* _DOCUMENT PASSAGE_:

Marks & Spencer has been developing bras for almost 100 years. Stephanie Smith charts the history of this esstential best-seller with the help of Katie Cameron of the M&S Archive.
One in three women in the UK wears a Marks & Spencer bra. It’s often the first port of call for women to get fitted for their first bra, beginning a life-long bra buying habit as size and shape changes over the years.
This loyalty is thanks in no small part to the M&S bra-fitting staff who have the training and experience to find customers what they need and want, keeping up-to-date with new bra technology and developments to help us stay stylishly supported.
In many ways, the bra epitomises what Marks & Spencer is all about. Katie Cameron, archive and outreach officer at the M&S Archive at the University of Leeds (where many of M&S’s important historical bras and related promotional materials are kept) says: “It’s such an intimate item and it’s gone hand in hand with women going more into the workplace.”

* _STORED DATA_:

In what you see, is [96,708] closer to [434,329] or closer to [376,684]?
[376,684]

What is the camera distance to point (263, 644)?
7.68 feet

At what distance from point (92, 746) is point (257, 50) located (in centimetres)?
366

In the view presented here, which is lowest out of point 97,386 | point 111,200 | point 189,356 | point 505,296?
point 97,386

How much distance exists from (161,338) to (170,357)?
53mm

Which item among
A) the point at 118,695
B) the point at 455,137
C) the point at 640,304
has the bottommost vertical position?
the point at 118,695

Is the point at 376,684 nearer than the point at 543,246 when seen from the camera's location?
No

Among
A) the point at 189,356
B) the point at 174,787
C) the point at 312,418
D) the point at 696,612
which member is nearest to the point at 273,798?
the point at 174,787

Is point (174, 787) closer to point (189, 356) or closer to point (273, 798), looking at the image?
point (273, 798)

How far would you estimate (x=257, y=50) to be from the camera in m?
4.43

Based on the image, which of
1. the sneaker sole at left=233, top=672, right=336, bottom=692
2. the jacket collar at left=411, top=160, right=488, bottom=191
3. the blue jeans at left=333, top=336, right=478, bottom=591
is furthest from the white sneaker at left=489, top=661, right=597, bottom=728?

* _WORK INSTRUCTIONS_:
Reproduce the stretch of the Marks & Spencer bra history from "Marks & Spencer has" through "the M&S Archive.".

* _SOLUTION FOR THIS EXERCISE_:
Marks & Spencer has been developing bras for almost 100 years. Stephanie Smith charts the history of this esstential best-seller with the help of Katie Cameron of the M&S Archive.